[AIM OF THE TASK]:
Can you rewrite the records below with each "checkered marble floor" renamed to "checkered stone floor" and everything else left unchanged?

[SUPPLIED RECORDS]:
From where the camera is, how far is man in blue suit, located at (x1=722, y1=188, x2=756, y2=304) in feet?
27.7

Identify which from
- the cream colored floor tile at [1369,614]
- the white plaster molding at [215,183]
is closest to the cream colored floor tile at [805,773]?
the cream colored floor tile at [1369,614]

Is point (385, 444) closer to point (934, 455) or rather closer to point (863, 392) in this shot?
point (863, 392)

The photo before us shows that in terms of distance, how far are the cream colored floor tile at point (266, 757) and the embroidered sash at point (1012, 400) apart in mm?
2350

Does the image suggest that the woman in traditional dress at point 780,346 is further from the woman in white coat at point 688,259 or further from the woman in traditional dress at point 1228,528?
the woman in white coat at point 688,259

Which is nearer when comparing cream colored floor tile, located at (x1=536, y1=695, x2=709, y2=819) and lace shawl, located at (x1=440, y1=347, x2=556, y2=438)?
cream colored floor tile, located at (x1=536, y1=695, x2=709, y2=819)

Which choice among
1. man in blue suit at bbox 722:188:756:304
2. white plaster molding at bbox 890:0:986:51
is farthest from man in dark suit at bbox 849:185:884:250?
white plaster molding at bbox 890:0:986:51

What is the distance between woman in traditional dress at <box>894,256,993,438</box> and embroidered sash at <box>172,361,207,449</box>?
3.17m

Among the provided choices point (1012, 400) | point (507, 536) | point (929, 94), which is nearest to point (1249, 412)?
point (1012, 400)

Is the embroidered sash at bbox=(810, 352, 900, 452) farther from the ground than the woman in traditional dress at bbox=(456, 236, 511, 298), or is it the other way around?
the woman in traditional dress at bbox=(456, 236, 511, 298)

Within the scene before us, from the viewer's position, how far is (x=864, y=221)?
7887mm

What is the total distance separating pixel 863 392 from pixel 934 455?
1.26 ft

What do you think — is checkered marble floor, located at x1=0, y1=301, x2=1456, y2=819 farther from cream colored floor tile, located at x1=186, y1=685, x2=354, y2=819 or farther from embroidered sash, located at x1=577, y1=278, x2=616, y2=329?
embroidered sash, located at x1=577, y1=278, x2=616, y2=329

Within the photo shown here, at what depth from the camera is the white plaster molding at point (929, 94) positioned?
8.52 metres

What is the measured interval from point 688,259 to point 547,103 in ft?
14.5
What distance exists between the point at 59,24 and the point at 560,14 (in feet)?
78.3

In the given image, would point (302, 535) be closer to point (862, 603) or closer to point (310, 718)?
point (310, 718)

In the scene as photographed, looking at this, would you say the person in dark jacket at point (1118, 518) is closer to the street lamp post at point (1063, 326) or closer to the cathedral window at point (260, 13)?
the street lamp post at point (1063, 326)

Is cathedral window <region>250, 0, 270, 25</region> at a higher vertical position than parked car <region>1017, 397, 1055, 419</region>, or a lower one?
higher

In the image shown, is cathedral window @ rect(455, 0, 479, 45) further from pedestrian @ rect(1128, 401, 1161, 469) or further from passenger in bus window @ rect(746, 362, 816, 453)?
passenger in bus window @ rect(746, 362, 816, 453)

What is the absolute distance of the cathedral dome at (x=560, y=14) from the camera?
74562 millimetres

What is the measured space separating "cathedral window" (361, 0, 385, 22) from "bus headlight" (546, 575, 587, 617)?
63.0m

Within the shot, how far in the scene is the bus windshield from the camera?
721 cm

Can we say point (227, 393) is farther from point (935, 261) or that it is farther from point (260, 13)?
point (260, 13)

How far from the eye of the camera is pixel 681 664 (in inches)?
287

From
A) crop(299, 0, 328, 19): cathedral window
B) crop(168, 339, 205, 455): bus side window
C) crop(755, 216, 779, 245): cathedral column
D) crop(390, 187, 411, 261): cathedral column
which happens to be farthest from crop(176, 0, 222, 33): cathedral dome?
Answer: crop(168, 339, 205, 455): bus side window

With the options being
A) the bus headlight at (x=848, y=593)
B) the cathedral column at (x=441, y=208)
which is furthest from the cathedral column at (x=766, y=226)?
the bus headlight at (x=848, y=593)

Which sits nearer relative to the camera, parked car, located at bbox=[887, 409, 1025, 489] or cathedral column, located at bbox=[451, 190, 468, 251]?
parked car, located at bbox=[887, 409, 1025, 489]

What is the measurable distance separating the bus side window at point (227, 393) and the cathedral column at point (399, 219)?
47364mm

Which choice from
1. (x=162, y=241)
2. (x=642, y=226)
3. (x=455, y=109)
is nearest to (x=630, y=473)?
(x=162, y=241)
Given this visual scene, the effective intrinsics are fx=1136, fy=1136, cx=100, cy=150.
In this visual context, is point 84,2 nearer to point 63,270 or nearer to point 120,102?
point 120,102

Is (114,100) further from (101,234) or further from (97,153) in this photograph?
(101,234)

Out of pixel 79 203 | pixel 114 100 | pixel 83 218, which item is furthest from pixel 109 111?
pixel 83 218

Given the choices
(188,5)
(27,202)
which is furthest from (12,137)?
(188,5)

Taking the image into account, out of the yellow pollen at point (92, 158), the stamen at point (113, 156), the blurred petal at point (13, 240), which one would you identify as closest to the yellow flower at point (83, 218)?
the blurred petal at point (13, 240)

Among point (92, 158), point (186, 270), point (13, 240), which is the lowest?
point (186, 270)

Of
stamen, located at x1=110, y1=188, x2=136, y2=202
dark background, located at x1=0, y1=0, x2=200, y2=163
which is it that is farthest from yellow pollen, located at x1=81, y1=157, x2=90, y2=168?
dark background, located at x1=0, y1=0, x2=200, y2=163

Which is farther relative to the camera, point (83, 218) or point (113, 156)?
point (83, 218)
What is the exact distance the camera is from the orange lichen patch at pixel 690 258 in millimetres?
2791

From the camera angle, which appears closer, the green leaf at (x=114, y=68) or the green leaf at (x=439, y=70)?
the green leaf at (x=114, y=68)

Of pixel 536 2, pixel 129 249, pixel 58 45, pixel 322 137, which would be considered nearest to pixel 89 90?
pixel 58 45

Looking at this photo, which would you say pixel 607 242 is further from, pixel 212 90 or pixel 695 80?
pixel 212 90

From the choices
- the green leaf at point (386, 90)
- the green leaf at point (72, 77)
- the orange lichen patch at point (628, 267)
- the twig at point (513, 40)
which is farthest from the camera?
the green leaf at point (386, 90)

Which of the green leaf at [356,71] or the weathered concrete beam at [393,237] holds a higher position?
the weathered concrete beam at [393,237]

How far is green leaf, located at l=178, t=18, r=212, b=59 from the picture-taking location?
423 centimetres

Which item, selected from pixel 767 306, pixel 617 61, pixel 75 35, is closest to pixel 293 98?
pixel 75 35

[FINISHED EXERCISE]:
From where the camera is, how far is man in blue suit, located at (x1=722, y1=188, x2=756, y2=304) in feet?
27.7

Identify which from
- the cream colored floor tile at [1369,614]
- the white plaster molding at [215,183]
is closest to the cream colored floor tile at [805,773]?
the cream colored floor tile at [1369,614]

Is point (385, 444) closer to point (934, 455) or rather closer to point (863, 392) in this shot?
point (863, 392)

The photo before us shows that in terms of distance, how far are the cream colored floor tile at point (266, 757) and the embroidered sash at point (1012, 400) apart in mm?
2350

Does the image suggest that the woman in traditional dress at point 780,346 is further from the woman in white coat at point 688,259 or further from the woman in traditional dress at point 1228,528?
the woman in white coat at point 688,259

Which is nearer when comparing cream colored floor tile, located at (x1=536, y1=695, x2=709, y2=819) and lace shawl, located at (x1=440, y1=347, x2=556, y2=438)?
cream colored floor tile, located at (x1=536, y1=695, x2=709, y2=819)

Which choice among
1. man in blue suit at bbox 722:188:756:304
2. white plaster molding at bbox 890:0:986:51
is farthest from man in dark suit at bbox 849:185:884:250?
white plaster molding at bbox 890:0:986:51

What is the distance between woman in traditional dress at <box>894,256,993,438</box> and embroidered sash at <box>172,361,207,449</box>?
3.17m

Among the provided choices point (1012, 400) | point (507, 536) | point (929, 94), which is nearest to point (1249, 412)?
point (1012, 400)

Is the embroidered sash at bbox=(810, 352, 900, 452) farther from the ground than the woman in traditional dress at bbox=(456, 236, 511, 298), or is it the other way around?
the woman in traditional dress at bbox=(456, 236, 511, 298)

Within the scene before us, from the viewer's position, how far is (x=864, y=221)?
7887mm

What is the total distance separating pixel 863 392 from pixel 934 455?
1.26 ft

What do you think — is checkered stone floor, located at x1=0, y1=301, x2=1456, y2=819 farther from cream colored floor tile, located at x1=186, y1=685, x2=354, y2=819 or farther from embroidered sash, located at x1=577, y1=278, x2=616, y2=329?
embroidered sash, located at x1=577, y1=278, x2=616, y2=329

Within the photo shown here, at what depth from the camera is the white plaster molding at point (929, 94) positioned?
8.52 metres

What is the measured interval from point 688,259 to point 547,103 in ft?
14.5
What distance exists between the point at 59,24 and the point at 560,14 (in feet)?
78.3

In the given image, would point (302, 535) be closer to point (862, 603) or closer to point (310, 718)?
point (310, 718)

In the scene as photographed, looking at this, would you say the person in dark jacket at point (1118, 518) is closer to the street lamp post at point (1063, 326) or closer to the cathedral window at point (260, 13)?
the street lamp post at point (1063, 326)

Is cathedral window <region>250, 0, 270, 25</region> at a higher vertical position than parked car <region>1017, 397, 1055, 419</region>, or a lower one?
higher

In the image shown, is cathedral window @ rect(455, 0, 479, 45) further from pedestrian @ rect(1128, 401, 1161, 469) or further from passenger in bus window @ rect(746, 362, 816, 453)?
passenger in bus window @ rect(746, 362, 816, 453)

What is the absolute distance of the cathedral dome at (x=560, y=14) from the camera?
74562 millimetres

What is the measured space separating "cathedral window" (361, 0, 385, 22) from "bus headlight" (546, 575, 587, 617)?
63.0m

Within the shot, how far in the scene is the bus windshield from the camera?
721 cm

Can we say point (227, 393) is farther from point (935, 261) or that it is farther from point (260, 13)?
point (260, 13)

How far from the eye of the camera is pixel 681 664 (in inches)?
287

From
A) crop(299, 0, 328, 19): cathedral window
B) crop(168, 339, 205, 455): bus side window
C) crop(755, 216, 779, 245): cathedral column
D) crop(390, 187, 411, 261): cathedral column
which happens to be farthest from crop(176, 0, 222, 33): cathedral dome?
Answer: crop(168, 339, 205, 455): bus side window

With the options being
A) the bus headlight at (x=848, y=593)
B) the cathedral column at (x=441, y=208)
which is furthest from the cathedral column at (x=766, y=226)?
the bus headlight at (x=848, y=593)

Which sits nearer relative to the camera, parked car, located at bbox=[887, 409, 1025, 489] or cathedral column, located at bbox=[451, 190, 468, 251]?
parked car, located at bbox=[887, 409, 1025, 489]

What is the measurable distance separating the bus side window at point (227, 393) and the cathedral column at point (399, 219)?
47364mm

Which choice from
1. (x=162, y=241)
2. (x=642, y=226)
3. (x=455, y=109)
is nearest to (x=630, y=473)?
(x=162, y=241)
Given this visual scene, the effective intrinsics are fx=1136, fy=1136, cx=100, cy=150.
In this visual context, is point 84,2 nearer to point 63,270 or nearer to point 120,102?
point 120,102

Is (114,100) further from (101,234) or further from (97,153) in this photograph?
(101,234)

Out of pixel 79 203 | pixel 114 100 | pixel 83 218, which item is furthest from pixel 109 111?
pixel 83 218

Given the choices
(188,5)
(27,202)
which is furthest from (12,137)?
(188,5)

Taking the image into account, out of the yellow pollen at point (92, 158), the stamen at point (113, 156), the blurred petal at point (13, 240), which one would you identify as closest to the yellow flower at point (83, 218)?
the blurred petal at point (13, 240)

Among point (92, 158), point (186, 270), point (13, 240), which is the lowest?
point (186, 270)

Of
stamen, located at x1=110, y1=188, x2=136, y2=202
dark background, located at x1=0, y1=0, x2=200, y2=163
which is it that is farthest from yellow pollen, located at x1=81, y1=157, x2=90, y2=168?
dark background, located at x1=0, y1=0, x2=200, y2=163

Which is farther relative to the camera, point (83, 218) or point (113, 156)?
point (83, 218)
What is the exact distance the camera is from the orange lichen patch at pixel 690 258 in millimetres?
2791

From the camera angle, which appears closer, the green leaf at (x=114, y=68) or the green leaf at (x=439, y=70)?
the green leaf at (x=114, y=68)

Of pixel 536 2, pixel 129 249, pixel 58 45, pixel 322 137, which would be considered nearest to pixel 89 90?
pixel 58 45

Looking at this photo, which would you say pixel 607 242 is further from, pixel 212 90 or pixel 695 80?
pixel 212 90

From the choices
- the green leaf at point (386, 90)
- the green leaf at point (72, 77)
- the orange lichen patch at point (628, 267)
- the twig at point (513, 40)
which is farthest from the camera?
the green leaf at point (386, 90)

Which of the green leaf at [356,71] or the weathered concrete beam at [393,237] holds a higher position?
the weathered concrete beam at [393,237]

How far is green leaf, located at l=178, t=18, r=212, b=59 from the picture-taking location?
423 centimetres

Which item, selected from pixel 767 306, pixel 617 61, pixel 75 35, is closest to pixel 293 98?
pixel 75 35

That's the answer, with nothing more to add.